Practitioners recommend bathing the affected areas three times a week with a 2 percent essence of geranium in a distilled water base. Another remedy calls for massaging a 10 percent sage essence in an olive oil base into the affected areas, then waiting two hours before washing out the mixture. This procedure should be followed twice a week.
Aloe vera has skin softening properties that can help alleviate dandruff. It is most effective when a freshly cut leaf is rubbed directly onto the affected area. Applying eucalyptus oil to the scalp is advocated by some herbalists.
Although this therapy cannot cure dandruff, it is a time honored method for reducing the stress that may be an underlying cause. Reflexology, or foot massage, is also said to be effective.
All forms of meditation, including yoga, may help relieve a dandruff condition that is related to excessive stress. An increase in exercise may have a similar effect.

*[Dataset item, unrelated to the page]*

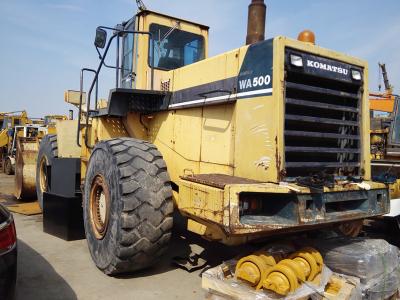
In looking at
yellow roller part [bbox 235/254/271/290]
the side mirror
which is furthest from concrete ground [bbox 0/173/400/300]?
the side mirror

If your hair is oily, treat dandruff by brushing thoroughly and then washing with a shampoo for oily hair. Follow this with a dandruff shampoo that contains sulfur, such as Sebulex, Sebutone, or Selsun, to remove dead scalp cells and reduce the output of oil glands. Next, apply a lemon rinse, made with the strained juice of one lemon in a cup of lukewarm water. Pour this on, work it through the scalp, and rinse with cool water. Do not use a commercial conditioner, which may actually compound the oil problem. Treat your hair with this program twice a week until the condition is under control. If you shampoo more frequently, use a standard shampoo for oily hair followed by the lemon rinse. Blow dry using a cool or warm setting, but avoid letting the hair dry naturally, because lying against the scalp allows wet hair to pick up oil more quickly. If possible, avoid hair spray as it is a magnet for dirt and oil. Treat dry hair and dandruff first with a thorough brushing, then spread about ¼ cup of hand and body lotion on the hair and work it into the scalp. Wrap the head with a towel that has been soaked in very hot water and wrung out, and leave it in place for about 20 minutes. Next, wash the hair with a mild dandruff shampoo, such as Head & Shoulders or Zincon, that contains zinc pyrithione. If the dandruff persists, try a coal tar shampoo such as Denorex or Poly tar. After shampooing, always rinse the scalp thoroughly with lukewarm water. If you have normal hair, treat dandruff by brushing, washing with plain shampoo, and then applying an aspirin rinse, made by dissolving six aspirin tablets in a cup of warm water. The rinse should be poured over the hair, worked into the scalp, and left on for IS minutes before rinsing. Once the dandruff disappears, you can return to a normal program of hair care. For hair that has been bleached or permed, dandruff should be treated by first brushing, then shampooing with a protein, acid-balanced shampoo. Follow this with a mild dandruff shampoo that contains zinc pyrithione, and then rinse and apply a low pH conditioner with protein.
Other Causes of Dandruff
The silvery scales of psoriasis are some times confused with dandruff. Eczema may also be responsible for dandruff. Babies often develop infantile seborrheic eczema, commonly referred to as cradle cap, which appears as thick and yellow crusted patches on the scalp.